**Document extract:**
Accordingly, when the opening operation for the inside door handle
is stopped, the open lever 33 rotates counterclockwise by spring
force of the return spring 35, and the open link 20 and the inside
handle lever 40 return to an original state.
[0028] The lock unit 50 engages with the open link 20 via a lock
lever 52 that rotates about an axis of a lock shaft 51 along the
left and right direction of the vehicle, and includes an actuator
unit 53 engaging with the lock lever 52 and a lock cable 54. A lock
operation and an unlock operation are performed on the actuator
unit 53 by operating a remote control held by a user of the
vehicle. The lock operation and the unlock operation are performed
on the lock cable 54 by operating a lock knob disposed on the side
door. When the unlock operation is performed on the actuator unit
53 or the lock cable 54, the open link 20 rotates clockwise in FIG.
3 via the lock lever 52, and is caused to be in a substantially
upright state, that is, an unlocked state as illustrated in FIG. 4.
Similarly, when the lock operation is performed on the actuator
unit 53 or the lock cable 54, the open link 20 rotates
counterclockwise in FIG. 3 via the lock lever 52, and is caused to
be in a forward-tilted state, that is, a locked state as
illustrated in FIG. 5.
[0029] In the present embodiment, as illustrated in FIG. 8 and FIG.
9, an open link including a lever main body 21 and an inertia lever
part 22 is applied as the open link 20 described above.
[0030] The lever main body 21 includes an engagement hole 21a and a
support shaft part 21b at a lower end, and includes a lock
engagement part 21c at an upper end. The engagement hole 21a is an
odd-form through hole along the left and right direction of the
vehicle, and engages with the end part 33a of the open lever 33
positioned on the inner side of the vehicle in a state in which the
end part 33a can relatively rotate and cannot relatively move in
the upper and lower direction. The support shaft part 21b has a
cylinder shape projecting from a portion adjacent to the engagement
hole 21a toward the rear side of the vehicle. The lock engagement
part 21c is a projection part projecting toward the outer side of
the vehicle, and engages with the lock lever 52. That is, the lever
main body 21 moves toward the upper side in a case where an opening
operation is performed on the outside door handle and the inside
door handle, is disposed at the forward-tilted locked position when
a lock operation is performed on the lock unit 50 and the lock
cable 54, and is disposed at the substantially upright unlocked
position when an unlock operation is performed thereon. The locked
position and the unlocked position of the lever main body 21
correspond to the locked state and the unlocked state of the open
link 20, respectively.

**Information shown:**
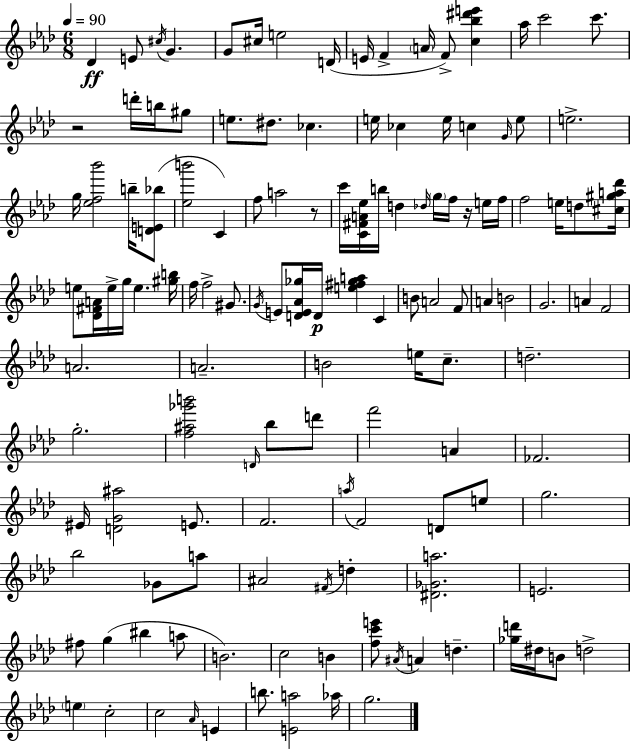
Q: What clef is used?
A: treble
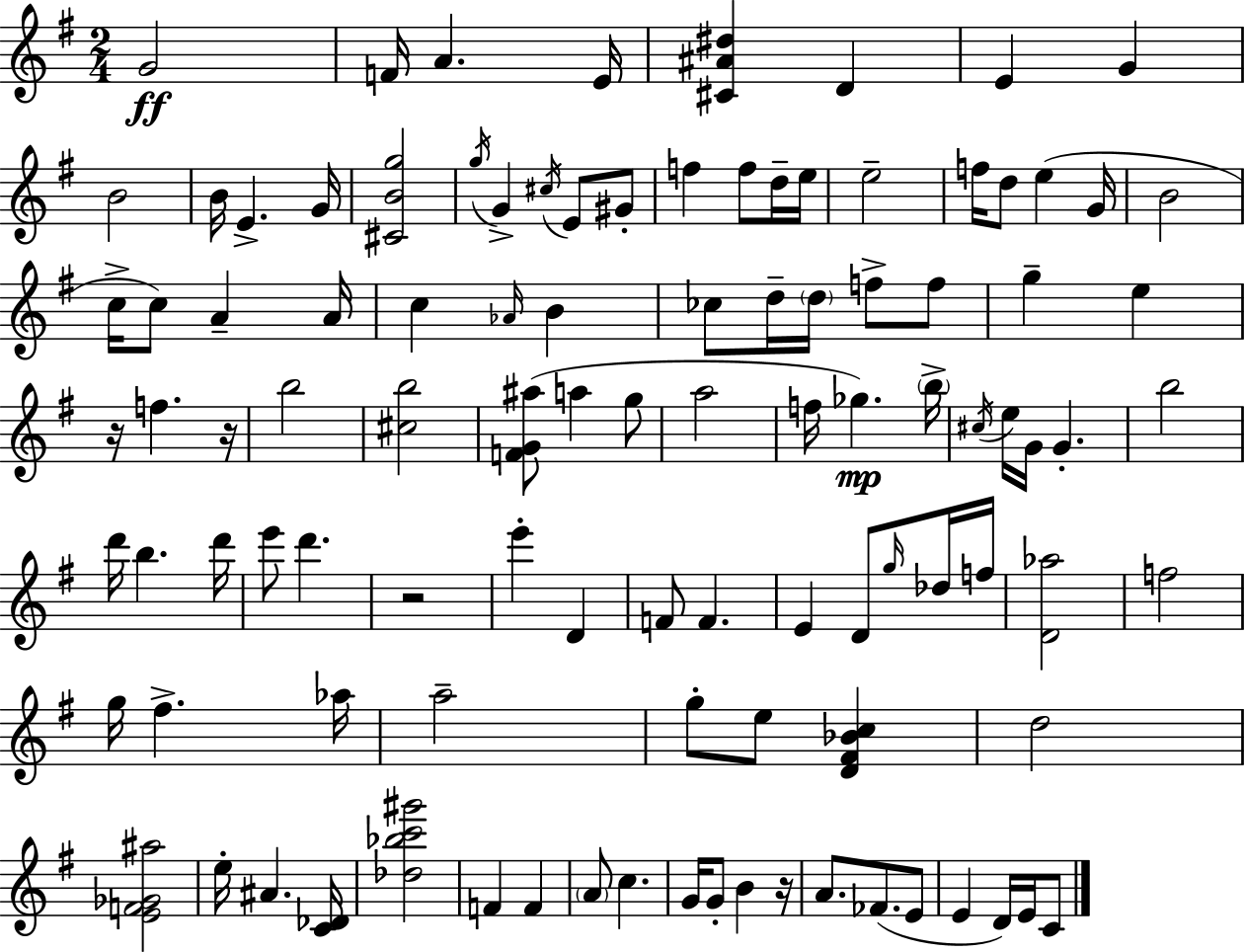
G4/h F4/s A4/q. E4/s [C#4,A#4,D#5]/q D4/q E4/q G4/q B4/h B4/s E4/q. G4/s [C#4,B4,G5]/h G5/s G4/q C#5/s E4/e G#4/e F5/q F5/e D5/s E5/s E5/h F5/s D5/e E5/q G4/s B4/h C5/s C5/e A4/q A4/s C5/q Ab4/s B4/q CES5/e D5/s D5/s F5/e F5/e G5/q E5/q R/s F5/q. R/s B5/h [C#5,B5]/h [F4,G4,A#5]/e A5/q G5/e A5/h F5/s Gb5/q. B5/s C#5/s E5/s G4/s G4/q. B5/h D6/s B5/q. D6/s E6/e D6/q. R/h E6/q D4/q F4/e F4/q. E4/q D4/e G5/s Db5/s F5/s [D4,Ab5]/h F5/h G5/s F#5/q. Ab5/s A5/h G5/e E5/e [D4,F#4,Bb4,C5]/q D5/h [E4,F4,Gb4,A#5]/h E5/s A#4/q. [C4,Db4]/s [Db5,Bb5,C6,G#6]/h F4/q F4/q A4/e C5/q. G4/s G4/e B4/q R/s A4/e. FES4/e. E4/e E4/q D4/s E4/s C4/e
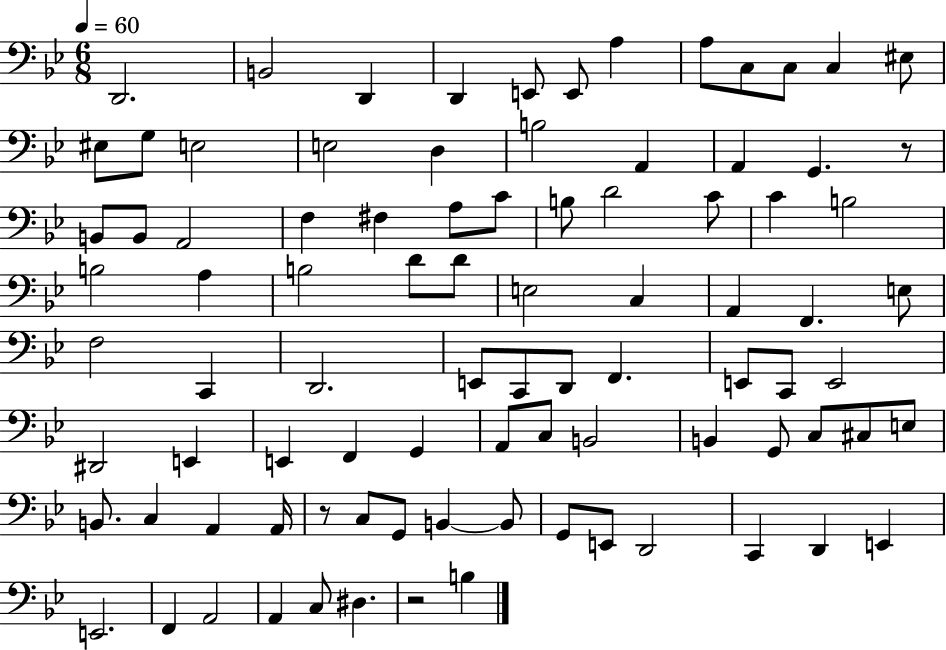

**Your tasks:**
1/ Answer these questions using the door lock passage:
(a) What causes the open lever 33 to rotate counterclockwise once the opening operation for the inside door handle stops?
(b) What is operated to perform the lock and unlock operations on the lock cable 54?
(c) What shape does the support shaft part 21b have, and toward which side of the vehicle does it project?
2/ Resume the door lock passage from where it stops.

**Responses for each task:**
1/
(a) The spring force of the return spring 35.
(b) A lock knob disposed on the side door.
(c) It has a cylinder shape and projects toward the rear side of the vehicle from a portion adjacent to the engagement hole 21a.

2/
[0031] The inertia lever part 22 includes an inertial mass body 22a
at an upper end part, and includes a sliding hole 22b at a lower
end part. The inertial mass body 22a is configured to cause mass of
the upper end part to be larger than that of the lower end part of
the inertia lever part 22, constitutes a pressing and abutting
surface 22c at the upper end, and includes a tilted projecting part
for returning (returning part) 22d at a portion on the rear side of
the vehicle. The inertia lever part 22 is supported by the lever
main body 21 in a state of being capable of rotating about an axis
of the support shaft part 21b and capable of sliding along the axis
of the support shaft part 21b when the support shaft part 21b is
inserted into the sliding hole 22b.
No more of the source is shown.